Part of the back label of 3L and 6L Quevedo Quinta d’Agodinho 2008 Vintage Port

The Contract

On Monday 27th September 2010, travelling with friends in Douro valley, we met Oscar Quevedo for lunch and then for a tasting (blind, as Oscar always does) at the Quevedo winery. We discussed large-format bottles, and the author, mischievously, suggested that the back label be a contract ensuring Oscar’s invitation to the opening. Oscar Quevedo asked the author to write words.

Almost all wine is sold absolute: the purchaser may do as the purchaser pleases. This is not so for Quinta Vale D’Agodinho 2008 Vintage Port in 600cl Imperials and in 300cl double magnums. For these the owner must invite Oscar Quevedo to the opening, giving reasonable notice, and allow him to taste the Port. If the bottle should have a new owner, whether through sale or inheritance or otherwise, the same condition binds the new owner.

If Oscar Quevedo dies and is survived by living descendants, this ‘right to be invited’ passes to his legal heirs. If he should die without living descendants, this right passes to Julian Wiseman, the author of this contract.

… Visit our blog www.quevedoportwine.com

Oscar Quevedo and the author agreed that other port producers would be allowed to copy the contract, or to use it as inspiration for their own labels.

Enforceability

Is the contract really enforceable? It is a formal agreement: you agree to this by buying the bottle.
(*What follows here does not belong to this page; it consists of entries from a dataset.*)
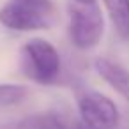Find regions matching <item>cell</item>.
Returning <instances> with one entry per match:
<instances>
[{
  "mask_svg": "<svg viewBox=\"0 0 129 129\" xmlns=\"http://www.w3.org/2000/svg\"><path fill=\"white\" fill-rule=\"evenodd\" d=\"M60 55L50 41L36 37L21 48V69L27 78L37 83H53L60 74Z\"/></svg>",
  "mask_w": 129,
  "mask_h": 129,
  "instance_id": "obj_1",
  "label": "cell"
},
{
  "mask_svg": "<svg viewBox=\"0 0 129 129\" xmlns=\"http://www.w3.org/2000/svg\"><path fill=\"white\" fill-rule=\"evenodd\" d=\"M104 34V20L97 0L92 4H69V36L78 50H92Z\"/></svg>",
  "mask_w": 129,
  "mask_h": 129,
  "instance_id": "obj_2",
  "label": "cell"
},
{
  "mask_svg": "<svg viewBox=\"0 0 129 129\" xmlns=\"http://www.w3.org/2000/svg\"><path fill=\"white\" fill-rule=\"evenodd\" d=\"M81 125L87 129H113L118 124L117 104L101 92L85 90L78 97Z\"/></svg>",
  "mask_w": 129,
  "mask_h": 129,
  "instance_id": "obj_3",
  "label": "cell"
},
{
  "mask_svg": "<svg viewBox=\"0 0 129 129\" xmlns=\"http://www.w3.org/2000/svg\"><path fill=\"white\" fill-rule=\"evenodd\" d=\"M0 23L11 30L30 32V30L48 28L51 21L48 16H43L32 9H27L16 2H9L0 9Z\"/></svg>",
  "mask_w": 129,
  "mask_h": 129,
  "instance_id": "obj_4",
  "label": "cell"
},
{
  "mask_svg": "<svg viewBox=\"0 0 129 129\" xmlns=\"http://www.w3.org/2000/svg\"><path fill=\"white\" fill-rule=\"evenodd\" d=\"M78 122H73L58 113H36L18 120H11L0 125V129H76Z\"/></svg>",
  "mask_w": 129,
  "mask_h": 129,
  "instance_id": "obj_5",
  "label": "cell"
},
{
  "mask_svg": "<svg viewBox=\"0 0 129 129\" xmlns=\"http://www.w3.org/2000/svg\"><path fill=\"white\" fill-rule=\"evenodd\" d=\"M94 69L113 90H117L122 97L129 101V71L124 66L110 58L99 57L94 60Z\"/></svg>",
  "mask_w": 129,
  "mask_h": 129,
  "instance_id": "obj_6",
  "label": "cell"
},
{
  "mask_svg": "<svg viewBox=\"0 0 129 129\" xmlns=\"http://www.w3.org/2000/svg\"><path fill=\"white\" fill-rule=\"evenodd\" d=\"M115 30L129 39V0H103Z\"/></svg>",
  "mask_w": 129,
  "mask_h": 129,
  "instance_id": "obj_7",
  "label": "cell"
},
{
  "mask_svg": "<svg viewBox=\"0 0 129 129\" xmlns=\"http://www.w3.org/2000/svg\"><path fill=\"white\" fill-rule=\"evenodd\" d=\"M28 95V87L18 83H0V104L13 106L21 103Z\"/></svg>",
  "mask_w": 129,
  "mask_h": 129,
  "instance_id": "obj_8",
  "label": "cell"
},
{
  "mask_svg": "<svg viewBox=\"0 0 129 129\" xmlns=\"http://www.w3.org/2000/svg\"><path fill=\"white\" fill-rule=\"evenodd\" d=\"M13 2L23 6L27 9H32V11H36L43 16H48V18L55 13V7H53L51 0H13Z\"/></svg>",
  "mask_w": 129,
  "mask_h": 129,
  "instance_id": "obj_9",
  "label": "cell"
},
{
  "mask_svg": "<svg viewBox=\"0 0 129 129\" xmlns=\"http://www.w3.org/2000/svg\"><path fill=\"white\" fill-rule=\"evenodd\" d=\"M73 2H76V4H92L95 0H73Z\"/></svg>",
  "mask_w": 129,
  "mask_h": 129,
  "instance_id": "obj_10",
  "label": "cell"
},
{
  "mask_svg": "<svg viewBox=\"0 0 129 129\" xmlns=\"http://www.w3.org/2000/svg\"><path fill=\"white\" fill-rule=\"evenodd\" d=\"M76 129H87V127H83L81 124H78V125H76Z\"/></svg>",
  "mask_w": 129,
  "mask_h": 129,
  "instance_id": "obj_11",
  "label": "cell"
}]
</instances>
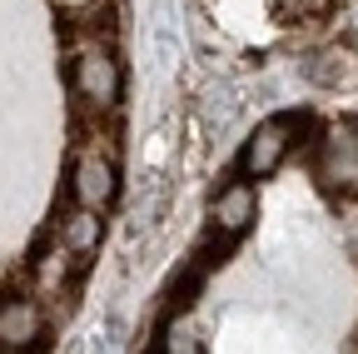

If you don’t, don’t.

Nonetheless, it is acknowledged that, in some lower quality jurisdictions, it might be difficult to make this happen. So there is a certain presumption of good faith. Come on team—everybody play nice! Port is rarely bottled in really large formats, and those who make it want to know how it has evolved. Of course, if you are having a very decadent celebration on the far side of the moon, there just might not be another seat on the spaceship. So write a charming letter to the person who should be invited, apologising, and asking that the ‘right to be invited’ is set aside. Perhaps even promise to transfer a sample to a small bottle, and to send that.

The author is not Oscar Quevedo, so cannot promise agreement to such a request, but can observe that being nice to customers is generally acknowledged to be a good thing.

Considering enforceability as a theoretical question of law, so ignoring its practical improbability, Jacob Head has suggested that the relevant precedent in England & Wales might be Parker v South Eastern Railway Company [1877] 2 CPD 416. He added: “My fees for this work are a double magnum of the Quinta Vale D’Agodinho 2008 Vintage Port”. But I didn’t ask for legal advice, and he did not forewarn that fees would be charged: he should consult Parker v South Eastern Railway Company [1877] 2 CPD 416.

— Julian D. A. Wiseman
Paris, November 2010

Afterword

This was also mentioned in a thread on ThePortForum.com.